I know I'm stretching the boundaries of TechPresident because Clark hasn't declared that he's running for anything, but I'm trying to make some sense of his recently-launched Stop Iran War site. The policy gist is fairly clear -- Clark thinks that the U.S. should use "every diplomatic, political, and economic option at our disposal" to deal with Iran, and from the homepage:

Cannot the world’s most powerful nation deign speak to the resentful and scheming regional power that is Iran? Can we not speak of the interests of others, work to establish a sustained dialogue, and seek to benefit the people of Iran and the region? Could not such a dialogue, properly conducted, begin a process that could, over time, help realign hardened attitudes and polarizing views within the region? And isn’t it easier to undertake such a dialogue now, before more die, and more martyrs are created to feed extremist passions?

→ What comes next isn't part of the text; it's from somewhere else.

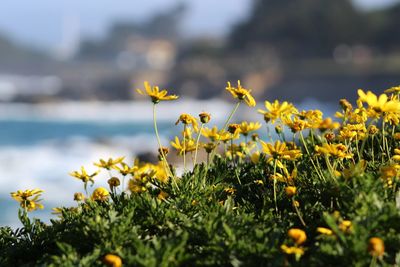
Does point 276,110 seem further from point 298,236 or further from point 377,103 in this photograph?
point 298,236

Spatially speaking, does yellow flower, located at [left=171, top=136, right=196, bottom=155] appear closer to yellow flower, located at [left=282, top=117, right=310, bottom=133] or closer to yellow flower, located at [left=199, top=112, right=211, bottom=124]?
yellow flower, located at [left=199, top=112, right=211, bottom=124]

Beyond that, the site has a few tools and feeds -- a petition, a handful of blog posts, two radio clips, some media contacts, three news stories on Iran and something named Flikzor by which folks can upload videos to send to Wes. I wish I had more clever to say than this: I'm not sure what the point of this project is yet, other than he's real worked about Iran and this is some sort of outlet for those energies. Though it does seem to be example number two in a new trend of politicians building well-branded web-based mini-campaigns, example one being John Kerry's Set a Deadline.